Extract sections from markdown by heading level.

Parameters:

text (str) – Markdown text
heading_level (int) – Heading level to split on (1-6)

Returns:

Mapping of heading names to section content

Return type:

Dict[str, str]

kerb.parsing.extract_list_items(text, ordered=False)[source]

Extract list items from markdown text.

Parameters:

text (str) – Markdown text
ordered (bool) – Extract ordered lists (1. 2. 3.) vs unordered (- * +)

Returns:

List items

Return type:

List[str]

kerb.parsing.parse_markdown_table(text)[source]

Parse a markdown table into a list of dictionaries.

Parameters:: text (str) – Markdown table text
Returns:: List of rows as dictionaries
Return type:: List[Dict[str, str]]

Examples

>>> table = '''
... | Name | Age |
... |------|-----|
... | John | 30  |
... | Jane | 25  |
... '''
>>> parse_markdown_table(table)
[{'Name': 'John', 'Age': '30'}, {'Name': 'Jane', 'Age': '25'}]

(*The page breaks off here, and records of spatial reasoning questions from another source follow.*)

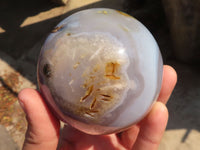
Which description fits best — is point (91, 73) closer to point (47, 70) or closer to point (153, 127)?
point (47, 70)

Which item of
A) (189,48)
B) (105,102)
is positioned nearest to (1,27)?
(189,48)

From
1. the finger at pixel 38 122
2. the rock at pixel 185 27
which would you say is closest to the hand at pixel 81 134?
the finger at pixel 38 122

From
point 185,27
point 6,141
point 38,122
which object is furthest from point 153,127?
point 6,141

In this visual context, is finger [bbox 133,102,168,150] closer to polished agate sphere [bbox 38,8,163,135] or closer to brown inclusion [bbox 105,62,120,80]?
polished agate sphere [bbox 38,8,163,135]

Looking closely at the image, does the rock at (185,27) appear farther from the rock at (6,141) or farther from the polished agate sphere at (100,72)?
the rock at (6,141)

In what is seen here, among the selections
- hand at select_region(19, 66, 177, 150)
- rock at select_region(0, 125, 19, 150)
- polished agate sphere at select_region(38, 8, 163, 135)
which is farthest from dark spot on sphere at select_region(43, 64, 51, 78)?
rock at select_region(0, 125, 19, 150)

kerb.parsing.validate_output(text, output_type, schema=None, model_class=None, custom_validator=None)[source]

Validate LLM output against expected format.

Parameters:

text (str) – LLM output text
output_type (str) – Expected type (‘json’, ‘json_array’, ‘json_object’, ‘pydantic’, ‘code’, etc.)
schema (Optional[Dict[str, Any]]) – JSON Schema for validation
model_class (Optional[Type]) – Pydantic model class for validation
custom_validator (Optional[Callable[[Any], bool]]) – Custom validation function

Returns:

Validation result with errors/warnings

Return type:

ValidationResult

kerb.parsing.retry_parse_with_fixes(text, parser_func, max_attempts=3)[source]

Retry parsing with increasingly aggressive fixes.

Parameters:

text (str) – Text to parse
parser_func (Callable[[str], ParseResult]) – Parser function to use
max_attempts (int) – Maximum retry attempts

Returns:

Final parse result

Return type:

ParseResult

kerb.parsing.clean_llm_output(text)[source]

Clean common artifacts from LLM outputs.

Removes: - Markdown code blocks - Leading/trailing whitespace - Common prefixes like “Here is…” or “Sure, here’s…”

Parameters:: text (str) – Raw LLM output
Returns:: Cleaned text
Return type:: str

Output parsing and validation for JSON, structured data, and function calls.